Where Splus finds things
Try
> x <- 3
> foo_function(y){ x<- 15; y + x }
> foo(4)
[1] 19
> foo(x)
[1] 18
> x
[1] 3
Explain.
I assume you still have the data frame age.split lying around. Try
> search()
# This function returns the list of directories,
# in order, where Splus looks for objects.
# It is called the "search path".
> objects()
> attach(age.split,1)
# puts the data frame age in the first position
# on the search list
> total = under18 + over18
> search()
> objects()
> detach(1,save="junk")
> objects()
> junk
Explain what happened.
Note: If you create an object called foo in your working directory,
and if there is another object called foo further down in the search
list, Splus will find your foo first. Your foo object masks
the other foo object. Be careful that you don't accidently mask
a system object, such as the t() function or the c() function. You
should take heed of any warnings about masking. See ?masked.
Evaluation frames
Splus can attach the same name to different values in different
contexts (as in the case of the foo() function). See Becker et al,
section 5.4, or Venables & Ripley, section 4.5.

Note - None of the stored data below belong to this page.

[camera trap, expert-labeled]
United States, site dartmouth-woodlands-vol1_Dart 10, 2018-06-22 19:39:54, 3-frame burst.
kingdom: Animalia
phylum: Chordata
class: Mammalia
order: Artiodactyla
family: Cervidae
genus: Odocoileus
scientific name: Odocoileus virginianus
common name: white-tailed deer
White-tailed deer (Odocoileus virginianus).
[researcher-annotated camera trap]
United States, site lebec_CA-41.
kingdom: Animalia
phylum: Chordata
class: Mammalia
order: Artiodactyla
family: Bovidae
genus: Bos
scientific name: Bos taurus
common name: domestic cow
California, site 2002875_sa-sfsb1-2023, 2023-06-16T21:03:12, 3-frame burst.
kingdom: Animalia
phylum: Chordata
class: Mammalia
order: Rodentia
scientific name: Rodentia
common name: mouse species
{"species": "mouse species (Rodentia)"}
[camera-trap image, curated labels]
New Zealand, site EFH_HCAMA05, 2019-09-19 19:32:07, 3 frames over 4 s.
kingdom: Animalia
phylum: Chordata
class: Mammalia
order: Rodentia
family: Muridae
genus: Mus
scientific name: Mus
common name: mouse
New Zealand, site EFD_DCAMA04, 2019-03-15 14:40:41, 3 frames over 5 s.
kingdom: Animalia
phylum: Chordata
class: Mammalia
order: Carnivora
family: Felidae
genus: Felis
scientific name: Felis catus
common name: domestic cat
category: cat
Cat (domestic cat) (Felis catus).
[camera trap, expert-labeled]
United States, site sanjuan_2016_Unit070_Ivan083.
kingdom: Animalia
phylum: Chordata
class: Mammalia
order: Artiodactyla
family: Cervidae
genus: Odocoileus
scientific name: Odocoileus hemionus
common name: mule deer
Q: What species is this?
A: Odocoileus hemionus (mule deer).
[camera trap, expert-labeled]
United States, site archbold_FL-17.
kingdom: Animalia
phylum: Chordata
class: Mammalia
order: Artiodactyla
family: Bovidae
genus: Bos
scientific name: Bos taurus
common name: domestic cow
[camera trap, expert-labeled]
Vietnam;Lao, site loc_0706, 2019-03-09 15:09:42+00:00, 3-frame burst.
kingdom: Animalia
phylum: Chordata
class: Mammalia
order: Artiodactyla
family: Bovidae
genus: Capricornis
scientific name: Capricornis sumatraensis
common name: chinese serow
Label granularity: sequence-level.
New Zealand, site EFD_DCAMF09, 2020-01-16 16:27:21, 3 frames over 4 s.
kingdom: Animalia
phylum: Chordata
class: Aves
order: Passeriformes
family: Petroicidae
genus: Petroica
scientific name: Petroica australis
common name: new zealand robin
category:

I had originally thought this topic a tad esoteric--until I got
tripped up by ignoring it. If you find yourself wanting to define a
function within another function (yes, you can do that),
or if Splus does not seem to be finding objects that you have created,
see
HELP on frames.
Libraries
Directories of Splus objects that can be attached to the search list
(?library), sort of like adding another _Data. Many authors distribute
their new statistical software as Splus libraries. Check out the
collection at StatLib.
We have created a
special library for Statistic 200 at
H:\\courses\\stat200
The following information is subject to change.
The S-plus command
library(lib.loc="h:\\classes\\stat200")
gives a list of all the sections in the stat200 library,
and also all the sections in the default system library.
You will see that one of the available sections is called "nci".
Nothing loaded yet.
If you want to find out about the nci section of the library, type
libary(help=nci,lib.loc="h:\\classes\\stat200")
If
you want to attach the nci section of the library to your search path, type:
library(nci,lib.loc="h:\\classes\\stat200")
Then Splus has access to all the data in the nci library. (Try
search() after you attach the library.)